# Layout boat camo



## QuackerWhacker (Oct 9, 2007)

I'm planning to use the layout alot more this year. Planning to repaint it and wondered if anybody has a favorite scheme that seems to work better than old drab gray. Opinions?


----------



## dankoustas (Sep 18, 2007)

If you are only on the big water, then the gray is the way to go.


----------



## flockshot (Feb 23, 2007)

i find adding some different shades of grey and making faint stripping, not overdueing though, works very well.


----------



## soggybtmboys (Feb 24, 2007)

The traditional gun boat grey is hard to beat and has passed the test of time. I have seen a few rigs where there was some fading in shapes of waves that looked pretty cool, but not sure on how they fared. Have also seen a boat or two where there were painted with the effect of white caps on it, which would be great, but I would think if you did not have cresting waves would make you stand out more.


----------



## hankrt (Nov 7, 2007)

I'm also interested in re doing our lay out boat with something different from one solid color. Any ideas on colors, camo schemes, pictures would be really appreciated.....Thanks,


----------



## John Singer (Aug 20, 2004)

When I lived in Northern Michigan and did most of my layout hunting on Lake Huron, I found that a solid medium gray color was the best for the layout boat. I tried different wave patterns and the solid color seemed to work best.

After moving to Southern Michigan, I do most of my layout hunting on Lake Erie, (also the Detroit River, Lake St. Clair and Saginaw Bay). Presently my boat is painted an olive drab color. I find that blend's best on Lake Erie and works fine on the other waters.

I have seen many boats painted with two or three color patterns and even outlines of bluebills painted on the deck (gunners in that boat even wore hats that looked like bluebills. I see no advantage to painting any kind of patterns on the boat. Many of these patterns reduce the stealth of the boat on open water. While many of these patterns look cool, they are not worth the effort in my opinion.

The best thing that you can do to make your boat more stealthy is to replace a solid canvas raise with one made of clear vinyl. This reduces any shadow when the raise is in use and the clear viny reflects light like the surface of the water.

When my boat had a canvas raise, it was often the only visible part of the boat when viewed from a distance.

Look over the colors of the boats on Mark Ronger's Mighty Layout Boys webpage for ideas. His boats are very effective and Mark was the guy that talked me into using the vinyl raise.

John Singer


----------



## waxico (Jan 21, 2008)

I am an active layout hunter.
All of my boats are painted with Kush Paint - "Fall Water" color.
I have tried many, this is the best.
Happy hunting


----------



## Branta (Feb 6, 2002)

When you're not wanting to be seen on the horizon, 

When lives are at stake..., 

what color does the U.S. Navy paint their ships with?

I'd go that way!


----------



## Bow Hunter Brandon (Jan 15, 2003)

Branta said:


> When you're not wanting to be seen on the horizon,
> 
> When lives are at stake...,
> 
> ...


Now there you go using common sense. Stop it! :lol:


----------

* _Problem_: Please quote the boat camo thread between "After moving to" and "in my opinion.", inclusive. The lines after this point have nothing to do with the boat camo thread.

* _Source data_:
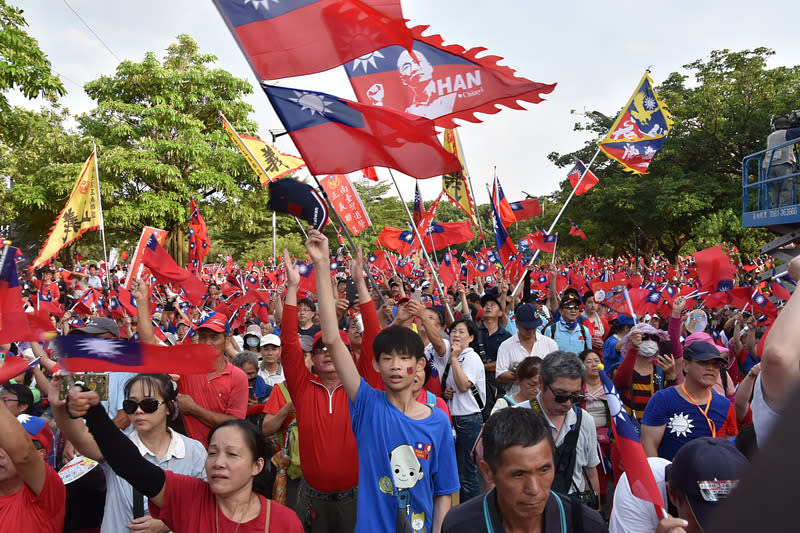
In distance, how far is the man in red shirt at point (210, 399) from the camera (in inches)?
145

* _Result_:
After moving to Southern Michigan, I do most of my layout hunting on Lake Erie, (also the Detroit River, Lake St. Clair and Saginaw Bay). Presently my boat is painted an olive drab color. I find that blend's best on Lake Erie and works fine on the other waters.

I have seen many boats painted with two or three color patterns and even outlines of bluebills painted on the deck (gunners in that boat even wore hats that looked like bluebills. I see no advantage to painting any kind of patterns on the boat. Many of these patterns reduce the stealth of the boat on open water. While many of these patterns look cool, they are not worth the effort in my opinion.